Bryan e Jerry per servirvi
Situazione attuale
Sedotto, coccolato e alla fine abbandonato. Il danno di aver fallito nel suo ambizioso progetto in quel di Philadelphia racchiude in se anche una clamorosa beffa che le tanto agognate palline della lottery fanno cadere sul capo ormai mozzato dell’ex GM. Già perché il 23 Giugno al Barclays Center saranno proprio i 76ers a chiamare per primi avendo ottenuto quella prima scelta assoluto che Hinkie ha tanto bramato ma che gli è sempre sgusciata via dalle mani. Bene, ma senza gli algoritmici pensieri del figlio di Ron scegliere tra un rubino e uno zaffiro sembra veramente un esercizio per sciamani. Gli unici ad aver già scelto sono i riflettori, spesso anche indigesti per un australiano di 2,08 m che risponde al nome di Ben Simmons. Atleticamente è spaventoso, mette palla per terra con facilità disarmante tanto che è in grado di passare nel giro di un paio di minuti da una cosa così
a un’altra così
In alcune sue giocate (soprattutto in contropiede) le movenze ricordano troppo quelle del 23 di Cleveland. Nessuno sta dicendo che Simmons diventerà il nuovo Lebron, semplicemente ci sarebbe piaciuto vedere James al college e dal momento che il destino ha voluto diversamente riesce facile accostare questo ragazzo australiano al Lebron diciannovenne. A spingere Simmons in Pennsylvania ci sono anche i rapporti con Brett Brown; visto che anche nella scelta del college i rapporti personali hanno pesato, anche in sede di draft potrebbero far pendere la bilancia da una delle due parti. Eppure negli ultimi mesi, complice l’assenza di LSU dal torneo NCAA, la prima scelta sembra legittimamente insidiata dal signor Brandon Ingram il quale è un anno più giovane del suo collega, gli rende due centimetri ma tira da 3 con il 41% e nella direzione in cui va la lega rischia di tornare utile uno alto quanto Joel Anthony che apre il campo come McCollum. Inoltre quest’estate dovrebbe unirsi al gruppo anche Dario Saric e per quanto l’idea di giocare con un quintetto di 2,06 m di media sia accattivante rischia di essere difficile da far funzionare per l’intera stagione. L’idea è che alla fine la decisione verrà presa poco prima del gong finale e una decisione simile potrebbe dirci se Philadelphia è destinata a tornare sulla mappa oppure no. La franchigia guidata dai Colangelos avrebbe anche altre due scelte in fondo al primo giro ma questo non sembra essere il draft in grado di regalare steal così in basso (voi comunque non fidatevi vista l’aura fiabesca che avvolge questo 2016).

[Estratto da un dataset]

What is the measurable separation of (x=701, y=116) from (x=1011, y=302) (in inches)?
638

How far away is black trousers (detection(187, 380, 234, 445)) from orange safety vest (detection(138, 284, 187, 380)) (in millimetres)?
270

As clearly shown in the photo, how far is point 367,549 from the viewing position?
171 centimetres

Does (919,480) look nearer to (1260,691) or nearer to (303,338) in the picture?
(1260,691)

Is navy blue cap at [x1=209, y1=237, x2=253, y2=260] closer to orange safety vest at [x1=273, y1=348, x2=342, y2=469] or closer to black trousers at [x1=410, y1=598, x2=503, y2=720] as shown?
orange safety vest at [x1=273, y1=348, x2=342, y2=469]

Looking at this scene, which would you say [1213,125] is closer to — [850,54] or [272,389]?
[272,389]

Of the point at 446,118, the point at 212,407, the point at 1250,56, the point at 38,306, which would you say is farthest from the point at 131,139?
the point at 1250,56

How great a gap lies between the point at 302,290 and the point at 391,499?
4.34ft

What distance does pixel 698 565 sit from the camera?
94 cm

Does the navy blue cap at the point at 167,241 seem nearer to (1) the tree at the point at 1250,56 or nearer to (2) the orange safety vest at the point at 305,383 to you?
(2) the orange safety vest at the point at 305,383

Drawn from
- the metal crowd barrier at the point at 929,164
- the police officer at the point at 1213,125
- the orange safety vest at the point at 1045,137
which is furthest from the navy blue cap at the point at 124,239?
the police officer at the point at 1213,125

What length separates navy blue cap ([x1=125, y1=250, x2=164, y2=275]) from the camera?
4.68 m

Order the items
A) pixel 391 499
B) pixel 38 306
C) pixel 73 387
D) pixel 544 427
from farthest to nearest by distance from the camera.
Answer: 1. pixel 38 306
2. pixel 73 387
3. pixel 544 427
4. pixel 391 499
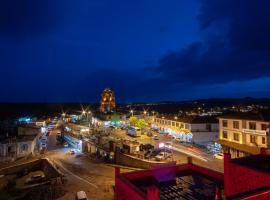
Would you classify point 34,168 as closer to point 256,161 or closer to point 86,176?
point 86,176

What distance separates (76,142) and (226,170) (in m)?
51.6

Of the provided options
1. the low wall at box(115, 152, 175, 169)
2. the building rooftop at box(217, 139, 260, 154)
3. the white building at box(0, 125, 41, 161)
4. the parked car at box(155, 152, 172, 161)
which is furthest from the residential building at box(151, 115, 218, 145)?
the white building at box(0, 125, 41, 161)

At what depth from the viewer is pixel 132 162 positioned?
40.0 meters

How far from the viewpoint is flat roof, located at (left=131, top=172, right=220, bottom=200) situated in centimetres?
1380

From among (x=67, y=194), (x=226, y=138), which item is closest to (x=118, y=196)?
(x=67, y=194)

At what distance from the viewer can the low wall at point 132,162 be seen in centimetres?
3838

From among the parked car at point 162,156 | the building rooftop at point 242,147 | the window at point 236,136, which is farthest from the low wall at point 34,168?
the window at point 236,136

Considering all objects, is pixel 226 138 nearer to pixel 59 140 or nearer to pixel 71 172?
pixel 71 172

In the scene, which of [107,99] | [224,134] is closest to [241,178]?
[224,134]

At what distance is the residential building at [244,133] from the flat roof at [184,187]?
24.6 metres

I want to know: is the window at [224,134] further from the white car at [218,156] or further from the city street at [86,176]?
the city street at [86,176]

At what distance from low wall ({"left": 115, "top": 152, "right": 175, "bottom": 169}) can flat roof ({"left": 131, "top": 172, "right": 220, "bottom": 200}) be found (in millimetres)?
21424

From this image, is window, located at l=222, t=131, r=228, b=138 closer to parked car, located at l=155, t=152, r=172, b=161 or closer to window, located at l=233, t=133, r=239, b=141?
window, located at l=233, t=133, r=239, b=141

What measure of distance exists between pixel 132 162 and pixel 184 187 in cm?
2583
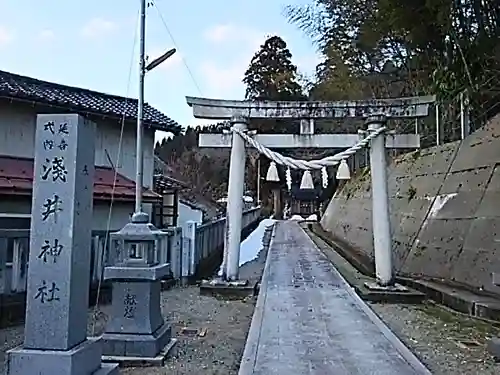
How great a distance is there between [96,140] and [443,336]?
5578 millimetres

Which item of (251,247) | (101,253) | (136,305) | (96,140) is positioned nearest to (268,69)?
(251,247)

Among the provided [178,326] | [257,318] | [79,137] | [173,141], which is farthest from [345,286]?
[173,141]

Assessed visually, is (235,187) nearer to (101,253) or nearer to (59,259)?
(101,253)

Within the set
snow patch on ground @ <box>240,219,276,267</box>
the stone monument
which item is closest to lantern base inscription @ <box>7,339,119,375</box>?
the stone monument

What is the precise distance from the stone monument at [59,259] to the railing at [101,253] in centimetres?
284

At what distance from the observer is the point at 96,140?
8.14 meters

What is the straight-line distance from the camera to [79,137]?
3.82 meters

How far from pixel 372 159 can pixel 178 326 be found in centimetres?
438

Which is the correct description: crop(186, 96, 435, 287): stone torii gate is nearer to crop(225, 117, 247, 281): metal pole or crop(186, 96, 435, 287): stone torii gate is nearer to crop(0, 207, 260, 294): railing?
crop(225, 117, 247, 281): metal pole

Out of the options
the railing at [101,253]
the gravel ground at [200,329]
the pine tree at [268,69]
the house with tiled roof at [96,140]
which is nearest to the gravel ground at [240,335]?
the gravel ground at [200,329]

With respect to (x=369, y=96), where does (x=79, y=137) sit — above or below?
below

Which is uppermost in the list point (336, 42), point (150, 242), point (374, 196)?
point (336, 42)

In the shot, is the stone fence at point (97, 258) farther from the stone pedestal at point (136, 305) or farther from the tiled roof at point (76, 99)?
the tiled roof at point (76, 99)

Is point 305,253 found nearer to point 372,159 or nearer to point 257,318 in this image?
point 372,159
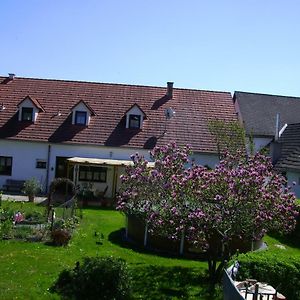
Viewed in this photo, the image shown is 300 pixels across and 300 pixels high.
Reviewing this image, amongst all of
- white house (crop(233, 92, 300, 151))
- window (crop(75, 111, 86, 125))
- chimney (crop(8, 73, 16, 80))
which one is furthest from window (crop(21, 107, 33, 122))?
white house (crop(233, 92, 300, 151))

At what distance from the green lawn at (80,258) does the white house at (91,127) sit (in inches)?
499

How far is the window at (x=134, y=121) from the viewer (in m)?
35.8

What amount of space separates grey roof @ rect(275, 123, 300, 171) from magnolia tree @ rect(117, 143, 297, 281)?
19845 millimetres

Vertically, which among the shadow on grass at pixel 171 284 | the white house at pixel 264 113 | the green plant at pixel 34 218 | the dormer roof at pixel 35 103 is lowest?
the shadow on grass at pixel 171 284

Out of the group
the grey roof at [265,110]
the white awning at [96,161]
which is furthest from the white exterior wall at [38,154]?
the grey roof at [265,110]

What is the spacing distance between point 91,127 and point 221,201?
897 inches

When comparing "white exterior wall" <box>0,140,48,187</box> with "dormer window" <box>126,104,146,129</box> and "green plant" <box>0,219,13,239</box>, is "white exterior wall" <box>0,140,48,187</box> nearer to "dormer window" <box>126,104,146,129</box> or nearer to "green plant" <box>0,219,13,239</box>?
"dormer window" <box>126,104,146,129</box>

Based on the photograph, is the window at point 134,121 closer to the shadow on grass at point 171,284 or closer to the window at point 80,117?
the window at point 80,117

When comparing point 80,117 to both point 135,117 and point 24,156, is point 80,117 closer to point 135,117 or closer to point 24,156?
point 135,117

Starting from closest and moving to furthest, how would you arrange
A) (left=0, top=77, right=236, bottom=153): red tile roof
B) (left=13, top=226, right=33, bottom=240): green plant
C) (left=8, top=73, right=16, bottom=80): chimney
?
(left=13, top=226, right=33, bottom=240): green plant
(left=0, top=77, right=236, bottom=153): red tile roof
(left=8, top=73, right=16, bottom=80): chimney

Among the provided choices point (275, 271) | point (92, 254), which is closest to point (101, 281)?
point (275, 271)

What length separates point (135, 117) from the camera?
35.8 m

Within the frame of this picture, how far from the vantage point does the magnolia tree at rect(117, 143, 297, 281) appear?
1360 cm

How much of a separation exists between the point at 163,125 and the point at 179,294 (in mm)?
22990
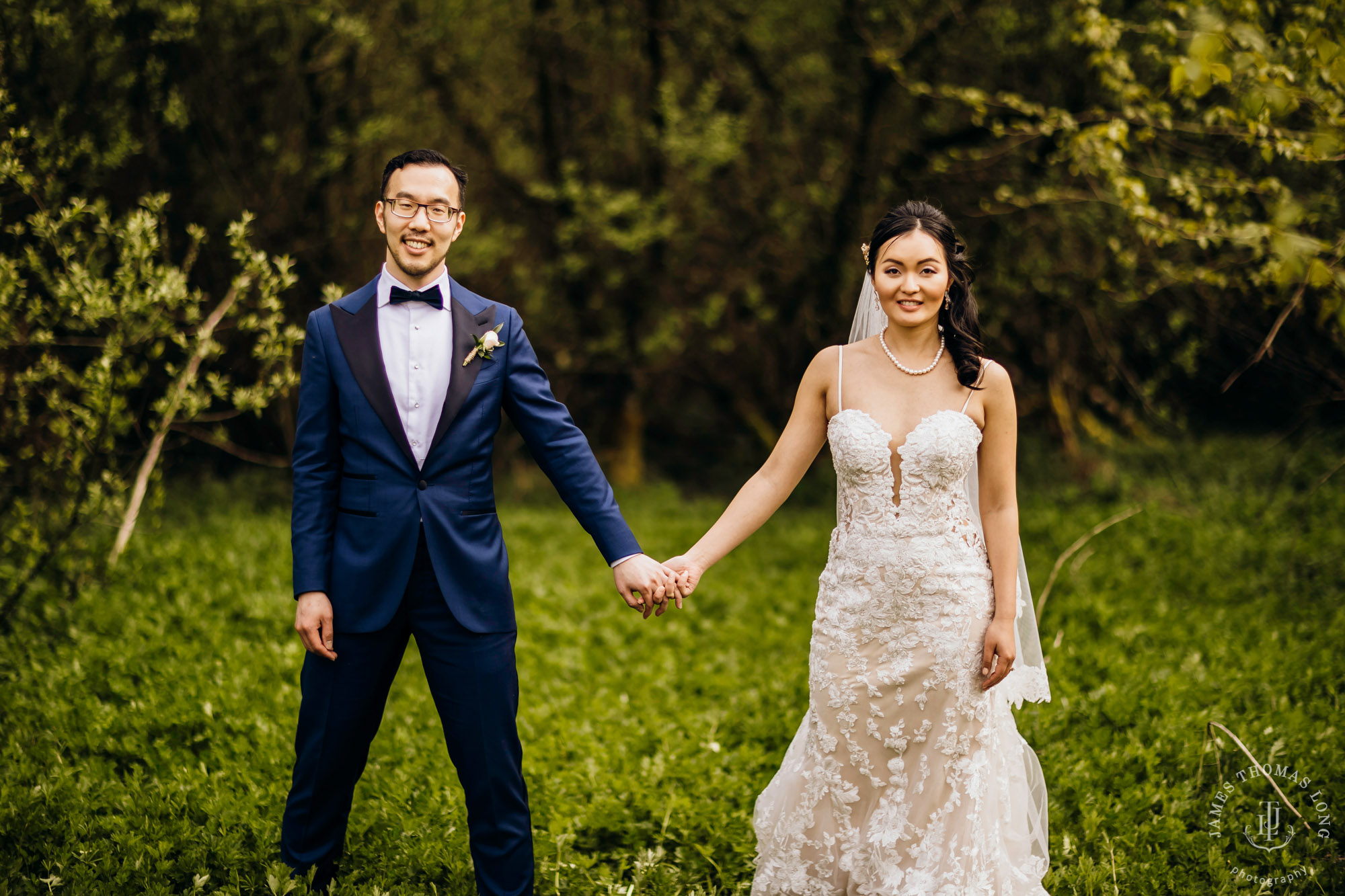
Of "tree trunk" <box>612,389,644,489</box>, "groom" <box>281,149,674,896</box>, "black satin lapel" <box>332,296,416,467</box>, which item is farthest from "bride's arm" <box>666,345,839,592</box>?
"tree trunk" <box>612,389,644,489</box>

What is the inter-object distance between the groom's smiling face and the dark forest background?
12.3ft

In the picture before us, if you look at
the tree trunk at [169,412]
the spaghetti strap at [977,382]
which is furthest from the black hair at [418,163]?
the tree trunk at [169,412]

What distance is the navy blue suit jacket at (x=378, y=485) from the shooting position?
9.80ft

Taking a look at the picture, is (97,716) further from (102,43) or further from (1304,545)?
(1304,545)

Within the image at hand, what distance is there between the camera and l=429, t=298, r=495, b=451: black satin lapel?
300 cm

## Cosa serve
Nell'articolo sul draft dei 76ers, con quale percentuale tira da 3 Brandon Ingram?

## Risultato del compito
Con il 41%.